>>>

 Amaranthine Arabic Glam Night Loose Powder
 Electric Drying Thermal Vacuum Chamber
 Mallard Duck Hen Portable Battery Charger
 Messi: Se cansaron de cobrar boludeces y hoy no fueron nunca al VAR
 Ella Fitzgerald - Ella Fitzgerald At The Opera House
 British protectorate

<<<
>>>

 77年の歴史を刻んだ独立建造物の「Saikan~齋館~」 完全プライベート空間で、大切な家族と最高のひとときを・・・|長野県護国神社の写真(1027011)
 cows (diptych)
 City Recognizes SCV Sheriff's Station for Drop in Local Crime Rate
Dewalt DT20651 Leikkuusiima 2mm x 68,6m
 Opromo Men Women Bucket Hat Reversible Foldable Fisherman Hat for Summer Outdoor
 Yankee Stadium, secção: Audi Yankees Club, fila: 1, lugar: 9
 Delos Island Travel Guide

<<<
>>>

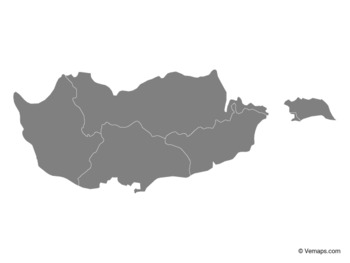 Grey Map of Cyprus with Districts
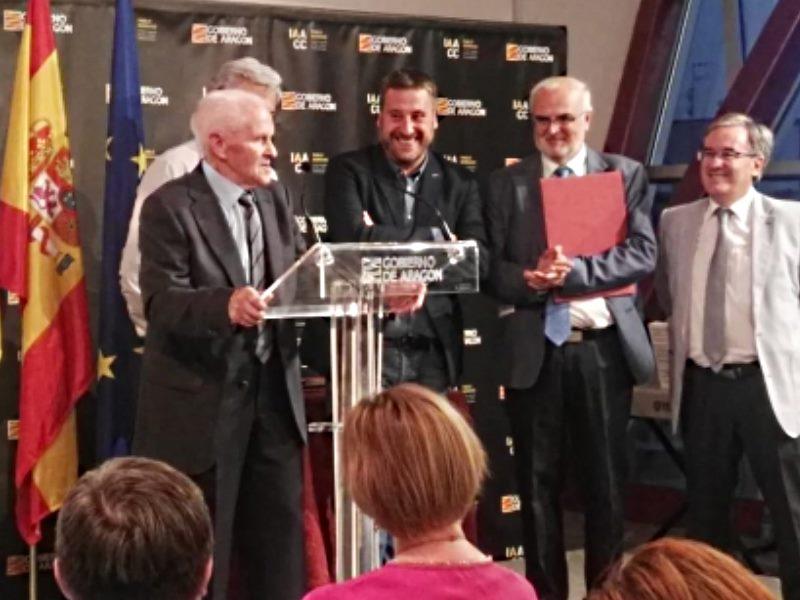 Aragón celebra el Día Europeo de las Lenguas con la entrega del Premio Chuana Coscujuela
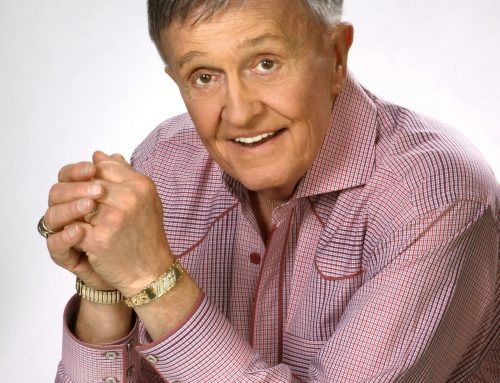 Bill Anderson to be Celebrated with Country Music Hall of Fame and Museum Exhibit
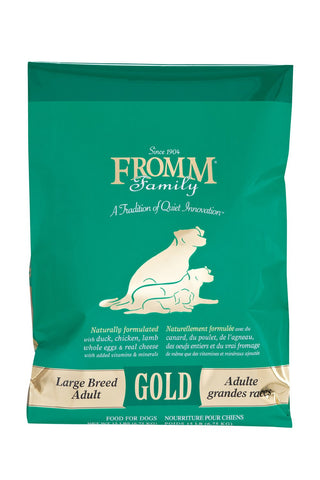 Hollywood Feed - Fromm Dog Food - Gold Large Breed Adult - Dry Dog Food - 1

<<<

» PROBLEM DETAILS
Among the lines above, repeat exactly those from the line with "Amaranthine Arabic Glam Night Loose Powder" to the line with "British protectorate", counting both ends.

» RESPONSE BOX
 Amaranthine Arabic Glam Night Loose Powder
 Electric Drying Thermal Vacuum Chamber
 Mallard Duck Hen Portable Battery Charger
 Messi: Se cansaron de cobrar boludeces y hoy no fueron nunca al VAR
 Ella Fitzgerald - Ella Fitzgerald At The Opera House
 British protectorate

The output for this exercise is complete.